# GWT Chat anwendung



## Bettdecke (11. Mai 2011)

Hi ich habe vor kurzen mit gwt angefangen zu lehrnen und möchte gerne einen chat programmieren. 
nun hab ich das problem dass wenn ein client ne nachricht schickt die anderen davon nichts mitbekommen wie könnte ich das lösen?


----------



## SE (11. Mai 2011)

Hi und Willkommen im Java-Forum.
Leider muss ich dir den ersten Hinweis auf unsere Foren-Regeln geben. Bitte halte dich in Zukunft an die deutsche Rechtschreibung da es sehr schwer fällt einen durchweg kleingeschrieben Beitrag fehlerfrei zu lesen.

Was dein Problem an sich angeht
Vom GWT solltest du erstmal die Finger lassen. Für einen Anfänger ist das dann doch nicht das ware. Nutze lieber eine der bekannteren IDE's wie Eclipse oder NetBeans. Da kann dir viel eher geholfen werden da fast alle hier im Forum mit mindestens einem davon arbeiten. Es gibt sogar manche die beides verwenden.
########################################
AUFGABEN
a) Ändere im Forumsthread zur GWT-Chatanwendung die Passage, die mit „## SE (11. Mai“ beginnt und bis „die beides verwenden.“ reicht, indem du „Eclipse“ durch „IntelliJ IDEA“ ersetzt, und gib sie wieder.
b) Welches Problem beschreibt Bettdecke im Forumsthread zur GWT-Chatanwendung?
c) Führe den Forumsthread zur GWT-Chatanwendung im Anschluss an seinen letzten Satz weiter.
Die Daten werden zur Bearbeitung nicht gebraucht.

DATEN
########################################
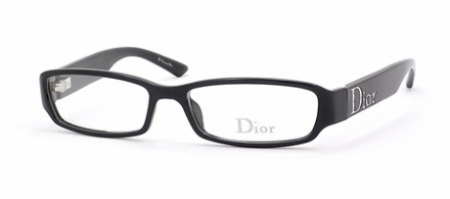 CHRISTIAN DIOR 3126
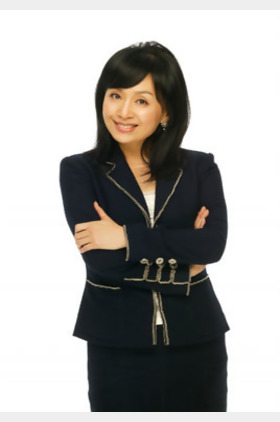 朴海美个人介绍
########################################
LÖSUNGEN
a)
## SE (11. Mai 2011)

Hi und Willkommen im Java-Forum.
Leider muss ich dir den ersten Hinweis auf unsere Foren-Regeln geben. Bitte halte dich in Zukunft an die deutsche Rechtschreibung da es sehr schwer fällt einen durchweg kleingeschrieben Beitrag fehlerfrei zu lesen.

Was dein Problem an sich angeht
Vom GWT solltest du erstmal die Finger lassen. Für einen Anfänger ist das dann doch nicht das ware. Nutze lieber eine der bekannteren IDE's wie IntelliJ IDEA oder NetBeans. Da kann dir viel eher geholfen werden da fast alle hier im Forum mit mindestens einem davon arbeiten. Es gibt sogar manche die beides verwenden.

b) Wenn ein Client eine Nachricht schickt, bekommen die anderen nichts davon mit.

c)
Was den Chat ansich angeht : guck dir mal das hier an : http://java.seite.net/chat/index.html
Das ist zwar mitlerweile etwas veraltet und verwenden ein paar deprecated-Methoden, aber der Compiler weist dich schon an den stellen darauf hin wenn du ihn mit dem Parameter -Xlint:deprecated ausführst. Suche dann in der Doc nach den aktuellen Äquivalenten.

Und bitte : verwende nächste mal bitte erst die SuFu und Google bevor du ein altes Thema neu aufreist, denn Threads über Chat-System findest du sowohl hier, als auch auf http://www.java-forum.org sowie auch bei Google zugenüge.
Das du wegen dem GWT fragst ist verständlich, aber wie bereits erwähnte : es ist für einen Anfänger nicht wirklich geeignet.


----------



## CPoly (11. Mai 2011)

SPiKEe hat gesagt.:


> Vom GWT solltest du erstmal die Finger lassen. Für einen Anfänger ist das dann doch nicht das ware. Nutze lieber eine der bekannteren IDE's wie Eclipse oder NetBeans. Da kann dir viel eher geholfen werden da fast alle hier im Forum mit mindestens einem davon arbeiten.



Reden wir hier alle von der gleichen Sache (http://code.google.com/webtoolkit/)? Bei Abkürzungen schadet es nicht, diese auch mal auszuschreiben. GWT kommt ja mit einem Eclipse Plugin.


Zur eigentlichen Frage:

Ohne Code können wir wohl schlecht antworten. Wenn bei den anderen nichts an kommt, dann scheinst du wohl doch keinen Chat programmiert zu haben :-D.


----------



## SE (11. Mai 2011)

Also wenn ich Google nach "java gwt" frage spuckt er mir auch das GoogleWebToolkit aus ...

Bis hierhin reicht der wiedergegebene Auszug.